It's not like he bruises his skin or whatever. He's not that kind of man, fortunately for his son. They are the occasional friends. Have the occasional beers out on the porch together. The occasional sharing of a cigarette from time to time. They can pour coffee for each other in the morning if up to it. He's just been a different person ever since Wesley's mother went and got herself killed and it's been a long fucking time since she did that shit.

Sara Roman was not a rather smart woman, so we've heard. She had been tall and beautiful and talkative. She also liked to act younger than she was. It definitely had something to do with the fact she had her only boy so young. She'd been nineteen and not nearly ready, Rodger twenty three by her side, and rather scandalous for small little old Hawkins. Wesley gets it. He could never imagine if he'd gotten C—

Actually, let's not.

Sara had wanted out so bad.

Oh.

Out she fucking got.

Wesley can't really remember how she died. He knows it was her fault, though. He was ten and liked skateboarding too much to ever really be home. He wasn't good at it but he wanted to be. So it's all he ever did. He's not exactly scared to ask his father what happened either, he just doesn't want the shit that comes after with the asking. The emotions. The glare of forgetting his own mother from his old man. His father falling apart again. The weird feeling about dead women feeling Wesley gets a lot when he's alone and can't sit still.

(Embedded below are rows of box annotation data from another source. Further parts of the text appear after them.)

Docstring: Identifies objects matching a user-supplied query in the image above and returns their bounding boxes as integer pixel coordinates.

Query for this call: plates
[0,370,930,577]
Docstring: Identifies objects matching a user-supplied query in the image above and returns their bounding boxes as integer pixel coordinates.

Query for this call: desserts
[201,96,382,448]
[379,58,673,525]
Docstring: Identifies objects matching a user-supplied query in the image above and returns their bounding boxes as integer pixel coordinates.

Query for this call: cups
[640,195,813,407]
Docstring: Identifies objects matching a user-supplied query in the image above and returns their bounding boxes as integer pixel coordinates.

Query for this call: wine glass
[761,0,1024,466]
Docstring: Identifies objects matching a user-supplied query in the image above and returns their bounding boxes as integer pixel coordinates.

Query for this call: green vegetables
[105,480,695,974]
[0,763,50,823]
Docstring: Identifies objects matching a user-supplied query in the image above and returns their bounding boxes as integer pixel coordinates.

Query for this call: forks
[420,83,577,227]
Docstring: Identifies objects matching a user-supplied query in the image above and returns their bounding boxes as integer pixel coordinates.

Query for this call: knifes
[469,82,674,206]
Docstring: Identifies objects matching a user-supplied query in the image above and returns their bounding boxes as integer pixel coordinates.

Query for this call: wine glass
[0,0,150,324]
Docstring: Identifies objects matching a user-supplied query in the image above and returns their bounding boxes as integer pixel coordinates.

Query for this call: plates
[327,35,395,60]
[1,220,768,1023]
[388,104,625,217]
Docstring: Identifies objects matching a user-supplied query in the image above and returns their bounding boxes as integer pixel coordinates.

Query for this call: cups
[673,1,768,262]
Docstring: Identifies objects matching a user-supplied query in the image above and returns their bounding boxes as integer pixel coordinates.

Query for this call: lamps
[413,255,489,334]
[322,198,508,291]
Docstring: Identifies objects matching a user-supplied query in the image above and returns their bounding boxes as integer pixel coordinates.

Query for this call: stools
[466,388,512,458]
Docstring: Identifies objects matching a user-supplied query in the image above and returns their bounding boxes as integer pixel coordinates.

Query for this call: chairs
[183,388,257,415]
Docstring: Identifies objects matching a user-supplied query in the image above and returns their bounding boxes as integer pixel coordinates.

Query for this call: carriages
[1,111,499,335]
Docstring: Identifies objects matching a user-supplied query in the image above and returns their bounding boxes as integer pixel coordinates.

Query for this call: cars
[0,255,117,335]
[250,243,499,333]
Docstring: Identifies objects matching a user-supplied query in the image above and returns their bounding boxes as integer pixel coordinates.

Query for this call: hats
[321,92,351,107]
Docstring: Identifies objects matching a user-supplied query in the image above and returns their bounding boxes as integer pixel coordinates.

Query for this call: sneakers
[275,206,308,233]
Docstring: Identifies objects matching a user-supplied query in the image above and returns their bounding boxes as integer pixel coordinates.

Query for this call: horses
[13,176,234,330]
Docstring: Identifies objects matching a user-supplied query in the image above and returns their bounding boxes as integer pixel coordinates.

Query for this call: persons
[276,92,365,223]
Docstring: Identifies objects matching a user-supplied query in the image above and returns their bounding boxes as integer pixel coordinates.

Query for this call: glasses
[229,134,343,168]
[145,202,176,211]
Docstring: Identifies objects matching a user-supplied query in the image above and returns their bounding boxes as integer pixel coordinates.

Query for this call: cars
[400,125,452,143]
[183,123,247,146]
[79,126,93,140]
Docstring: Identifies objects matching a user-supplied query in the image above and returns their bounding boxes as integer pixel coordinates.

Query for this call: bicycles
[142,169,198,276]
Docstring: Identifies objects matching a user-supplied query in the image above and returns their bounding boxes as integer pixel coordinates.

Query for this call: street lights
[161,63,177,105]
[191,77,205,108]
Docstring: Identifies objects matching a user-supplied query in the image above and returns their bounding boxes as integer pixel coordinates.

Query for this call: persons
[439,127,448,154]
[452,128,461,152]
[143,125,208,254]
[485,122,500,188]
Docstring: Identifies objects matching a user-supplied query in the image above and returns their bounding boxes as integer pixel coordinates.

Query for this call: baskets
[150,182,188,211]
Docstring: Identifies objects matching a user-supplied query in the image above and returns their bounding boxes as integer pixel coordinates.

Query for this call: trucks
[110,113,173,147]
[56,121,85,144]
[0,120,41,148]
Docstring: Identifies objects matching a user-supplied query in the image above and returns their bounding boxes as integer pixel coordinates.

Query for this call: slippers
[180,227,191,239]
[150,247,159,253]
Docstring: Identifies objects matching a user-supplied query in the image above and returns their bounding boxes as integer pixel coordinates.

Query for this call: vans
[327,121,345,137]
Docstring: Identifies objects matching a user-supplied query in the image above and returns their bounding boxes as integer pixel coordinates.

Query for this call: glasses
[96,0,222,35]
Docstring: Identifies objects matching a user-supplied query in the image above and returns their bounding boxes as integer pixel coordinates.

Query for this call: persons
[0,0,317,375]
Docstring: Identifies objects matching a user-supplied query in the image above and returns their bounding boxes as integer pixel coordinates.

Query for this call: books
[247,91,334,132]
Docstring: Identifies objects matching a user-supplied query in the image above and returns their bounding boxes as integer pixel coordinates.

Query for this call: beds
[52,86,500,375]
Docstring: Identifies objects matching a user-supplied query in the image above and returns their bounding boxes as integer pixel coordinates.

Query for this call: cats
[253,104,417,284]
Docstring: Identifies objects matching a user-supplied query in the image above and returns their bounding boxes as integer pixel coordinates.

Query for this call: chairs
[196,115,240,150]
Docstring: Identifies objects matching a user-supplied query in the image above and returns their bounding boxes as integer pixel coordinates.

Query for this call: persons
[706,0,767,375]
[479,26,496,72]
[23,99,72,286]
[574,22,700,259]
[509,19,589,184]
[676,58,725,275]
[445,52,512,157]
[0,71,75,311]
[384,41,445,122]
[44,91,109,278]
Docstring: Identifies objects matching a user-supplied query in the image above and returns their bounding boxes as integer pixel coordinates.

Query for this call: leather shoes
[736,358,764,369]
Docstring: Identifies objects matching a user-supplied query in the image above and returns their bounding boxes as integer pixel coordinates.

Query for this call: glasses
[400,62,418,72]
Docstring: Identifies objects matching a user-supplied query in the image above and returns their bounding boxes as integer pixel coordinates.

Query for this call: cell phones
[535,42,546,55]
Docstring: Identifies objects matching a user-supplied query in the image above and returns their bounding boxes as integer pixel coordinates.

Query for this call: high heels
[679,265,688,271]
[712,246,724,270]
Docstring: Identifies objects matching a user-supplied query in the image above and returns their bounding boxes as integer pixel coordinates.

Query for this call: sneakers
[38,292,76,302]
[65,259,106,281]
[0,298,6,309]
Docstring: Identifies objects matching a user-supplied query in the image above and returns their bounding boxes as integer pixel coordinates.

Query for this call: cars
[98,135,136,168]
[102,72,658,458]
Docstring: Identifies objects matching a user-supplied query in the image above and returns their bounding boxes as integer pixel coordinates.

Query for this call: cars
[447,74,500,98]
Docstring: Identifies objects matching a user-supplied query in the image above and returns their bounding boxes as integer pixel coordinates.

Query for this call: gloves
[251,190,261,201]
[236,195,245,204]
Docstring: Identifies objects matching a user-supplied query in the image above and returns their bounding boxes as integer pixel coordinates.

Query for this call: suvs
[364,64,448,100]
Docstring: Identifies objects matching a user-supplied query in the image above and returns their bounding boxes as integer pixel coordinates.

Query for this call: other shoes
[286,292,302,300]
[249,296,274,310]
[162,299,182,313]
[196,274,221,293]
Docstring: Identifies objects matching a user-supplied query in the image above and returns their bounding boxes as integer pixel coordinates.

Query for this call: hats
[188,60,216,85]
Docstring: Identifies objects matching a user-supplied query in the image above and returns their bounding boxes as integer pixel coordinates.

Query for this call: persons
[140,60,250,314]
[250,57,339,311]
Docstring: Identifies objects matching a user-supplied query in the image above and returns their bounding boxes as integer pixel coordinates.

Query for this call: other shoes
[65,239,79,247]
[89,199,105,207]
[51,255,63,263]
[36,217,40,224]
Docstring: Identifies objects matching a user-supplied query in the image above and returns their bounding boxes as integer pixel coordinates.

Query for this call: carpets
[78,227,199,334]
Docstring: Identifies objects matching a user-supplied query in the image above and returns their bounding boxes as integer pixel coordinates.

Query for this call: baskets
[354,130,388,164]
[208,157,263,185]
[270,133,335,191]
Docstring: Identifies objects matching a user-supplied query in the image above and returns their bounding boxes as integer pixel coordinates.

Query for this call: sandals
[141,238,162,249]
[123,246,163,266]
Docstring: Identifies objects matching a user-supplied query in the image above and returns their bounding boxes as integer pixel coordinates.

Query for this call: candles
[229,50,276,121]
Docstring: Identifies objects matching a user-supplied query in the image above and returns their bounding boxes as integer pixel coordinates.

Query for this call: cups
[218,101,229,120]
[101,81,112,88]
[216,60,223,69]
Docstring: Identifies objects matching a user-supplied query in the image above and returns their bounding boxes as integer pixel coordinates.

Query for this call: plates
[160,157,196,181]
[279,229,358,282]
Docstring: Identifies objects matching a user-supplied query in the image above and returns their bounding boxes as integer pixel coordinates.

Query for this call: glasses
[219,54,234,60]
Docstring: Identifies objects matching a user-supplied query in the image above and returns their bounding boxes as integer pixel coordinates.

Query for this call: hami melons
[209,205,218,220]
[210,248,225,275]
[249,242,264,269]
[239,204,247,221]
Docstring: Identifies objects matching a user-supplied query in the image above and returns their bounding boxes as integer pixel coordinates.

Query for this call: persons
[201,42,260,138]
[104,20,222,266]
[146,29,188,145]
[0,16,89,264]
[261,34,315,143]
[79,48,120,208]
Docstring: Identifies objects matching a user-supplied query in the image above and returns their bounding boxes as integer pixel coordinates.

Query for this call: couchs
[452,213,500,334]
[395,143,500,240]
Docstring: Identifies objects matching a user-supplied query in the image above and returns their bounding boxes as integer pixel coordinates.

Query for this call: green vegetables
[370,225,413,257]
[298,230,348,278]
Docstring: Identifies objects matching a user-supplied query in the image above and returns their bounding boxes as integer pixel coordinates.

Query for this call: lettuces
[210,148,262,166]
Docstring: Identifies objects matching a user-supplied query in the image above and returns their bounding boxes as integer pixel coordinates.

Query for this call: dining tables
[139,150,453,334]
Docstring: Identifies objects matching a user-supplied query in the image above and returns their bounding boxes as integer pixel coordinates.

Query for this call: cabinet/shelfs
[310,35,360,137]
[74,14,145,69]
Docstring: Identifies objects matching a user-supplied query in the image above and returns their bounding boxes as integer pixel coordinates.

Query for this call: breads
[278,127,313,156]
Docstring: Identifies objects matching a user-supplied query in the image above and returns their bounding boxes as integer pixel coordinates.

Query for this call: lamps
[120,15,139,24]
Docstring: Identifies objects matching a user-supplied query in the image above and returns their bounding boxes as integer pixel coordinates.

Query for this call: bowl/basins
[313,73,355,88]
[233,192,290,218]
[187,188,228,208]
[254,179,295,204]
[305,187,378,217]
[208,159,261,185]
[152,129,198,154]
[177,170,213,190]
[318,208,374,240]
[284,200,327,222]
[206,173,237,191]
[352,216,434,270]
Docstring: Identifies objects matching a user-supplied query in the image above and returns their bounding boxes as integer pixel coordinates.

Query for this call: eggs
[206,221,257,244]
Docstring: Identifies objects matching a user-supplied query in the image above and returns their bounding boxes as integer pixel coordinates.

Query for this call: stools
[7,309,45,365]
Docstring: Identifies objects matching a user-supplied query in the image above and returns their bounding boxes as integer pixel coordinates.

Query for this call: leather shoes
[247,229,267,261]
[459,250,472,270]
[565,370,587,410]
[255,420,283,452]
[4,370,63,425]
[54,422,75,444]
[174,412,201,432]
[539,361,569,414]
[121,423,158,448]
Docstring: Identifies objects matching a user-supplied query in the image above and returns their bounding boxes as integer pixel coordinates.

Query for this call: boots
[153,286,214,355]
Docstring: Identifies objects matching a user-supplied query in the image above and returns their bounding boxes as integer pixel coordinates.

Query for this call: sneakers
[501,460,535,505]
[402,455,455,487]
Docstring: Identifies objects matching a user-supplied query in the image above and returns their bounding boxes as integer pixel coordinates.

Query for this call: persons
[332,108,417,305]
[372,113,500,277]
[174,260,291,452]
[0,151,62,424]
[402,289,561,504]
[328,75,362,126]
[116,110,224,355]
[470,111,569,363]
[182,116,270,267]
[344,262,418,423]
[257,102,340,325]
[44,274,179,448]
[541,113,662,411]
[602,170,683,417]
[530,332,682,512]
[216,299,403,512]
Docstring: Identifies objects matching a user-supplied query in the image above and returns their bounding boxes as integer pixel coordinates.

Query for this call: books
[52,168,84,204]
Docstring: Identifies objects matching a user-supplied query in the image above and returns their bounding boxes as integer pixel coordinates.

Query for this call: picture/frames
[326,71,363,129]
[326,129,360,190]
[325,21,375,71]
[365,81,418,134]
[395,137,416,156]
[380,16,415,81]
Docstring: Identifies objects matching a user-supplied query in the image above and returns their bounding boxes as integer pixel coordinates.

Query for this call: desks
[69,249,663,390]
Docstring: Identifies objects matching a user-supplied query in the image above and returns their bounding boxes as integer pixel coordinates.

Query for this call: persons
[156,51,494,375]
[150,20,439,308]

Because right now, fifteen years later, Sara still dead, on her birthday, Rodger forces himself to the cemetery and makes a fool of himself. Thank god no one is around. It's an early ugly Thursday morning. Rodger's drunk, which is not new. He sways and leans against his wife's tombstone like he's leaning against her very own bony body, there's a bottle in a brown bag gripped in a hand of his. It's sloshes over the edge and spills onto what is left of Sara Roman. Ants will come and crawl over her crevices.

Rough shit.

Wesley isn't near him. He's way back, leaning against his father's truck smoking a cigarette. He drives the truck more often than his father does. Rodger gets a lift to work on the daily. Wesley watches his father weep and an unsettling feeling gathers in the depth of his stomach again. He doesn't want to say his mother doesn't mean much to him, he's sure she was his world when he was younger. But it's been fifteen years, he's been here longer without her than with her. He doesn't remember her and there's no photos of her around the house. They're only in Rodger's room for Rodger.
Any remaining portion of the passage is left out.